Osserviamo una pianta deperita e morta lentamente al posto. In essa come già feci notare al § 29, il legno, a parità di volume e secchezza, pesa assai meno di quello delle piante tagliate ancor viventi; non è atto alle costruzioni, avendo perduto in tutto od in parte la coesione delle proprie fibre; e finalmente, abbrucia con difficoltà, da poca fiamma, e lascia un minor residuo di ceneri.

Tutti questi fenomeni aumentano in ragione della durata e dell’intensità del deperimento.

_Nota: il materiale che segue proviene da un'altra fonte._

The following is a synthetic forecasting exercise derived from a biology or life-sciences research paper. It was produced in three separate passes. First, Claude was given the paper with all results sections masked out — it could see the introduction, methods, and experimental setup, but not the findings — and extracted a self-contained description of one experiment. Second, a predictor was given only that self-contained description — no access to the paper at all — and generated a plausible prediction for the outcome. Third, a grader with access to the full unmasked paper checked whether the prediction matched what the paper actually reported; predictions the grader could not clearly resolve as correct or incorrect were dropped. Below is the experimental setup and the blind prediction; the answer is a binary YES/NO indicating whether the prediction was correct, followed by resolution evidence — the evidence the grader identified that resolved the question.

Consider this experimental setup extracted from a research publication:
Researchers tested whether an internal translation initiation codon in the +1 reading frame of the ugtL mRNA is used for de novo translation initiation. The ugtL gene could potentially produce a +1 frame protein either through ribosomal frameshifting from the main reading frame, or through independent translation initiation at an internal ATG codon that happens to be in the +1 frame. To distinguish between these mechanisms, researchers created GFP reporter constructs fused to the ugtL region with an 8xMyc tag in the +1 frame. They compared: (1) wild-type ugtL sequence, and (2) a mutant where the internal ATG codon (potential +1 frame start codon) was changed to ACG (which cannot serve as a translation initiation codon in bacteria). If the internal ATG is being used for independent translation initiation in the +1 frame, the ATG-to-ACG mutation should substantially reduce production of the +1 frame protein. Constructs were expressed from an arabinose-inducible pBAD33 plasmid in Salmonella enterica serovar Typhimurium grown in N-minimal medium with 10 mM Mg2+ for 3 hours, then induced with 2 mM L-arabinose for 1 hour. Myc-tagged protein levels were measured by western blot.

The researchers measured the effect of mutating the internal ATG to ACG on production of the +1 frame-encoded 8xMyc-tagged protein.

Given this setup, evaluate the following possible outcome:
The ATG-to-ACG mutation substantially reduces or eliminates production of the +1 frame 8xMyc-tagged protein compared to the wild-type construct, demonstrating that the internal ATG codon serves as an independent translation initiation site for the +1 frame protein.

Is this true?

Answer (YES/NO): NO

Quale altra causa dovremo accusare di questa consumazione del legno se non l’ultima vegetazione, quando le radici erano guaste od impossibilitate a trar nuovi alimenti dal terreno, ossia la nuova produzione compiutasi a spese della già esistente? — La diminuzione ultima di peso proviene dalla materia convertita in foglie, le quali poi si staccano dalla pianta. — Che il legno, quando per una causa qualunque nulla più riceve dal terreno, converta la propria sostanza a nutrire la nuova vegetazione possiamo riscontrarlo con molta evidenza in quelle piante, nel cui centro de’ rami o del tronco la sostanza legnosa siasi già molto decomposta. In tal caso non è raro vedere germogli che introducono le loro radici nel legno decomposto, come se fosse terreno. Veggasi anche quanto già si disse al § 29 a proposito delle piante cui si leva un largo anello di corteccia un anno prima del taglio, allo scopo di ottenere un legname che si conserva più a lungo. Solo ora aggiungo che una pianta in tal condizione io la considero come una pianta tagliata ancor vivente nella quale continui la sola facoltà assorbente dell’umidità.